Arnaldo ~ Many thanks in advance for all of your very welcome thoughts or guidance here.
______________________________________________________________________________________________________________________________________________
Arnaldo,

When Yahoo Groups finally fully melted down, the vast majority of folks migrated to groups.io - for good reason. For basic email group mgt its free, has all the features anyone needs, and is super easy to setup & use. I think you’ll be hard pressed to find a better solution.

Cheers
 

goin2bepro

AzB Silver Member
Silver Member
You can also look at options within the Microsoft Office suite called Mail Merger. You can use it to link Excel lists of members to Outlook email for distro purposes.
 

hurricane145

AzB Silver Member
Silver Member
Some of the services keep archives of all the messages which allows new members to catch up.

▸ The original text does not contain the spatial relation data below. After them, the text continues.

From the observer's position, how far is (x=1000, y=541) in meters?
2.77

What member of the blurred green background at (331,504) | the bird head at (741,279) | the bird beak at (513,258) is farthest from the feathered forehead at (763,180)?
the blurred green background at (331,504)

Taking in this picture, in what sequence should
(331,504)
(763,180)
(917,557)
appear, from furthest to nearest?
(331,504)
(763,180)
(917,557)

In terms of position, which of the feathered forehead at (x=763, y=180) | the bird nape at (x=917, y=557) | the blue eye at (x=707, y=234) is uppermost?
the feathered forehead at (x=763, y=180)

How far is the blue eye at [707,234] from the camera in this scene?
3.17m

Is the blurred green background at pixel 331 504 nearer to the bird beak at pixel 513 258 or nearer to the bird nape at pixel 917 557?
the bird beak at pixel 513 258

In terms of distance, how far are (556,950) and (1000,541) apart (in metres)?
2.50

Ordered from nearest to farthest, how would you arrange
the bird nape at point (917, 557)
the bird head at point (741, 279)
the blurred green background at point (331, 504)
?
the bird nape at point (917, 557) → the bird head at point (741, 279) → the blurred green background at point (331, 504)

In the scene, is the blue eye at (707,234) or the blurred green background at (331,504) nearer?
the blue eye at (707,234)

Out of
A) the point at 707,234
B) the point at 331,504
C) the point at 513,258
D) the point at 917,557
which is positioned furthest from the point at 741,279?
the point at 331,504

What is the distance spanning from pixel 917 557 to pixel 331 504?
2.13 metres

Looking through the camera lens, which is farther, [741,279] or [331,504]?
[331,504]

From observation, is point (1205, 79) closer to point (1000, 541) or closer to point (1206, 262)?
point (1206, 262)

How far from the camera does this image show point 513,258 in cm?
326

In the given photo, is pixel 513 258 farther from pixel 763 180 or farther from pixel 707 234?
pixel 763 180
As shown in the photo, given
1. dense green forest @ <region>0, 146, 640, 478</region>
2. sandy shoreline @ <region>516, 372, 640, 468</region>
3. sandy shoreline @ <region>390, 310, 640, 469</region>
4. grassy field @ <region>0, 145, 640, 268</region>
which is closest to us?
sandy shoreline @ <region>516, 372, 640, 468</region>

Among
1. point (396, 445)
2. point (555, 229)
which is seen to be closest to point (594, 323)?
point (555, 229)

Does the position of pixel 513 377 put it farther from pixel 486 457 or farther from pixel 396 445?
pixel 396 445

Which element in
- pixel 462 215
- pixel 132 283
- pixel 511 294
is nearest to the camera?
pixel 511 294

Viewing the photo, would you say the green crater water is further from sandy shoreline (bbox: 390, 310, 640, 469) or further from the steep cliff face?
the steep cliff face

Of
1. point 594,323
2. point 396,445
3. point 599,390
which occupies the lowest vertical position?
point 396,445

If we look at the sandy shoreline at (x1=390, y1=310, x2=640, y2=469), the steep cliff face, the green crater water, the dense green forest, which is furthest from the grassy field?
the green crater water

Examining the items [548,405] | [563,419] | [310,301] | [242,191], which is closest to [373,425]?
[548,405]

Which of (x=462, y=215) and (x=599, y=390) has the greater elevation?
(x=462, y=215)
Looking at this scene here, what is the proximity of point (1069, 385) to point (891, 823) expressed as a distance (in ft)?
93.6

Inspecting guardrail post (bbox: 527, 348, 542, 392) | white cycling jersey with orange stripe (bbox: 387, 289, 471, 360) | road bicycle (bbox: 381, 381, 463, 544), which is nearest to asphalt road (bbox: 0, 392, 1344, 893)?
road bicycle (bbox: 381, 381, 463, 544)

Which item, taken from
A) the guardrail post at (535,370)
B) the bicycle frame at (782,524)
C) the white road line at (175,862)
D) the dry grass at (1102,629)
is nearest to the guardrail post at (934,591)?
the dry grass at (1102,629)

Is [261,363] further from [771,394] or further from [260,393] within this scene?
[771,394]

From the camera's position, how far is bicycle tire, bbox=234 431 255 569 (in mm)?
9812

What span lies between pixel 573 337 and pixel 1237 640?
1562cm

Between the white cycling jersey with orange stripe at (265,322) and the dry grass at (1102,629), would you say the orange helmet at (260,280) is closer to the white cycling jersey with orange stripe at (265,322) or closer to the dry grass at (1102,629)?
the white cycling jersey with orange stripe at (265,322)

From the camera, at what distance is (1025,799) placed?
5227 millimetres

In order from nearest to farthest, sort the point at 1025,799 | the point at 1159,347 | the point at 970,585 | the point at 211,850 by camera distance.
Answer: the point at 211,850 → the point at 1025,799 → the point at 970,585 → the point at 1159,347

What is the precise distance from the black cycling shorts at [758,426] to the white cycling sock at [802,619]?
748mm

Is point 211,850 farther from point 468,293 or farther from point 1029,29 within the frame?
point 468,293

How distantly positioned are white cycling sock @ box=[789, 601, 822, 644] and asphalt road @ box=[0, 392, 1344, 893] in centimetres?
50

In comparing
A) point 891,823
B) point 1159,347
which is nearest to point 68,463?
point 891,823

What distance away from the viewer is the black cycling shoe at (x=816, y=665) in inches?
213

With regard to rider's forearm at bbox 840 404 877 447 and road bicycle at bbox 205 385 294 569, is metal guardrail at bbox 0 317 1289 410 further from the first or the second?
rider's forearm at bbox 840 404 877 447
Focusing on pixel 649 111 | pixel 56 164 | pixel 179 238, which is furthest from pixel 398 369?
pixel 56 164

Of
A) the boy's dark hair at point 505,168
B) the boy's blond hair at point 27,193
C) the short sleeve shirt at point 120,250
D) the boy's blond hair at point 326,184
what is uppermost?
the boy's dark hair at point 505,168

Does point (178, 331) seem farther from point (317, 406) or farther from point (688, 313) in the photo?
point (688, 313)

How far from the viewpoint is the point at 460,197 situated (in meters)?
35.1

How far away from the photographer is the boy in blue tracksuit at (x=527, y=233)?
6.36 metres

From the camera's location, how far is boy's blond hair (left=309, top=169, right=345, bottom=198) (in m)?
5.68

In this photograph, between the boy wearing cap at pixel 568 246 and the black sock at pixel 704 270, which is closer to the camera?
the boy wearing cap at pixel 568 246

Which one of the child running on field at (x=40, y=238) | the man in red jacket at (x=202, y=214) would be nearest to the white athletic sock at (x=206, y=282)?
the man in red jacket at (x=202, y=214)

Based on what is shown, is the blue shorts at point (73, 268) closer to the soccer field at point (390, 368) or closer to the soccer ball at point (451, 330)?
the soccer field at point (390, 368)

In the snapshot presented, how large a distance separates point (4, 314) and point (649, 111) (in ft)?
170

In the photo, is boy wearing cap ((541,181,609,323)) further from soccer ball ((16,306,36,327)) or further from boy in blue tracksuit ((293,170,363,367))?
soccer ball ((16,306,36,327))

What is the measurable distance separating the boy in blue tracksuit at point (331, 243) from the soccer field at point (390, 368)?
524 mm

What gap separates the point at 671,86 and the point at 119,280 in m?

One problem that seems to be starting is that people use email only when forced to.
The nice thing about an email reflector is that I get a notification on my phone whenever something is posted so I know right away whats going on.
With Facebook and other social media I wouldn't know until I open the app and more intentionally look to see whats going on. If it is something that is time sensitive, email or a text works much better.
Groups.io has archived messages that you can search through or just review to get caught up, maybe look up answers to questions. You have to go to that particular groups home page to do it. There are a couple links in each email that may be handy for doing that stuff.
They list the amount of messages by year and month and you can click on the number to see all the messages for that month and you can search in different ways.

If people don't want to use email or cannot figure out how to get their primary email on their phone or set up a new additional account for a specific purpose then they will just have to suffer and accept it.